# Text for analysis:
[Start of section]
An Innovative Approach To Provide Emergency Water For 400,000 People

Challenging tradition. An innovative approach to provide emergency water for 400,000 people

This article is taken from ISCA's 2018 Impacts Report.

Cardno NZ’s Technical Director of Infrastructure Strategy Antony Cameron gives a 101 on water supply resilience.

More people, more frequent climate extremes. Modern infrastructure is under pressure to perform, but funding for infrastructure upgrades and renewals is stretched. Water infrastructure is one of many groups completing for funding to meet these challenges, especially in the emerging field of disaster resilience.

Access to sufficient quantities of fresh water is also a key ingredient in preventing major outbreaks of disease following a significant disaster. The Wellington region is not alone in sharing competing infrastructure challenges. Driven by a global need to develop smarter outcomes against the backdrop of financial and time based constraints, Cardno decided to challenge traditional resilience thinking. This led to the development of a low-cost, twelve-month water resilience strategy that has achieved a major step change in levels of service for more than 400,000 residents in the Wellington Region.

Continuous improvement of water services through latter parts of the 20th century has led to both complacency that water will always be available, and complete dependability on emergency services to provide an alternative when it isn’t. This dependability is the Achilles Heel for many communities where few or no alternatives exist to the normal reticulated water supply. Problems are exacerbated in Wellington where water treatment plants are located significant distances from major urban centres. In-between lies hundreds of kilometres of pipeline, susceptible to many natural hazards including landslides, liquefaction, fault rupture and urban debris.
[End of section]
# Exercise description:
Name each natural hazard that the water resilience article lists as a threat to the pipeline between Wellington's water treatment plants and its major urban centers.

# Supplied information:
[Start of section]
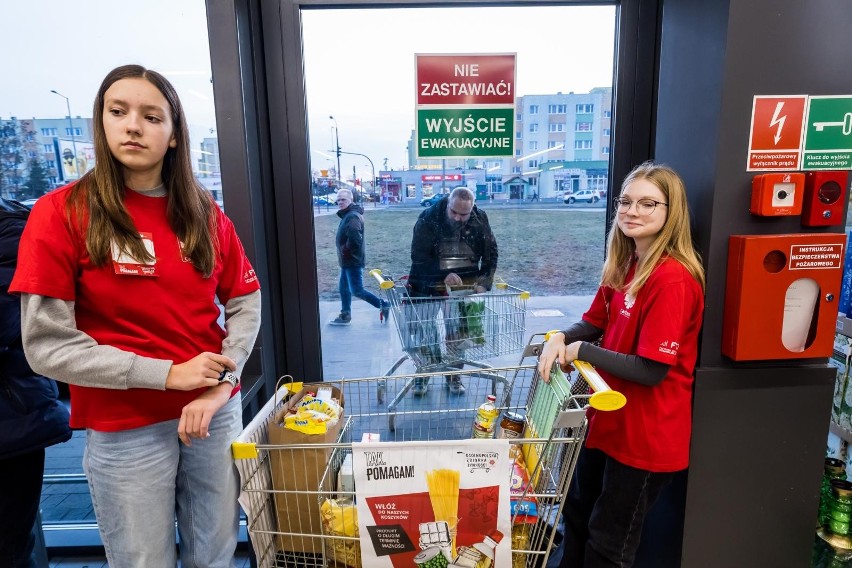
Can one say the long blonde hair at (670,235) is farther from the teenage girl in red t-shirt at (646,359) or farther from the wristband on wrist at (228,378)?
[End of section]
[Start of section]
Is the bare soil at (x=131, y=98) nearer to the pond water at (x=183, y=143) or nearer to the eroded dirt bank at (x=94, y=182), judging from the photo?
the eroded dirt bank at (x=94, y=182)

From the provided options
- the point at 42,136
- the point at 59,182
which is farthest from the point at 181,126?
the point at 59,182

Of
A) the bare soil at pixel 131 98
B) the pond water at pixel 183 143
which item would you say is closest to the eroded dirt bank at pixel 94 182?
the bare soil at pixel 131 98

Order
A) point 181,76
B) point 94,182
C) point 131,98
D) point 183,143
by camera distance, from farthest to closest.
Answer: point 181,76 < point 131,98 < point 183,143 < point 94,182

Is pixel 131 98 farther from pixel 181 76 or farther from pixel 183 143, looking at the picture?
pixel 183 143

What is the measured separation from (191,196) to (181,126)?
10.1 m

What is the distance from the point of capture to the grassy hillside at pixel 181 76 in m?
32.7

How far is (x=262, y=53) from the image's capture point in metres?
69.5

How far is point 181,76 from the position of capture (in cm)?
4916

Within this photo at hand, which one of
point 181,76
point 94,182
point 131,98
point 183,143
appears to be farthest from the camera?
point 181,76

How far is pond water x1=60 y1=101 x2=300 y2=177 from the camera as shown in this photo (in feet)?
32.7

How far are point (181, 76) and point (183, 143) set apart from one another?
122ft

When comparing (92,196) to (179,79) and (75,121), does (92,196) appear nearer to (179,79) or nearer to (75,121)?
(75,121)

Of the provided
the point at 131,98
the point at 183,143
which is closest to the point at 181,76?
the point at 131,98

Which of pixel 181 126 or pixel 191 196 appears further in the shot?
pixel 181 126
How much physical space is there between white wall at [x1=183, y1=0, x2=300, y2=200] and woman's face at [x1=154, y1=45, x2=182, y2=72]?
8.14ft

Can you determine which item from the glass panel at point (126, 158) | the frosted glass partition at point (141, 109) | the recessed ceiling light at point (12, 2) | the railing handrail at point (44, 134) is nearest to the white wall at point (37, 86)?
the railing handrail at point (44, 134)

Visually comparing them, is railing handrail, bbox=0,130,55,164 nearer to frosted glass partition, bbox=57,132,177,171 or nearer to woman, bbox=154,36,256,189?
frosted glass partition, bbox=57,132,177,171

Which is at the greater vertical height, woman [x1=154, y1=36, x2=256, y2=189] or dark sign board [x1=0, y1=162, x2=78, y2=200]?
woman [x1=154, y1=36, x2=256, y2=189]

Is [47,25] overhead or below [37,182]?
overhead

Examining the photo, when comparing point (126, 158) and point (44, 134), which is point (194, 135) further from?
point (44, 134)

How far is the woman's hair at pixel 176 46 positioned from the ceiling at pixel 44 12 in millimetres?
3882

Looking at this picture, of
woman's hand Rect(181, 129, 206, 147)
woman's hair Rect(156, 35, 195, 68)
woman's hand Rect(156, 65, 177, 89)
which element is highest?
[End of section]
# Result of the task:
Landslides, liquefaction, fault rupture and urban debris.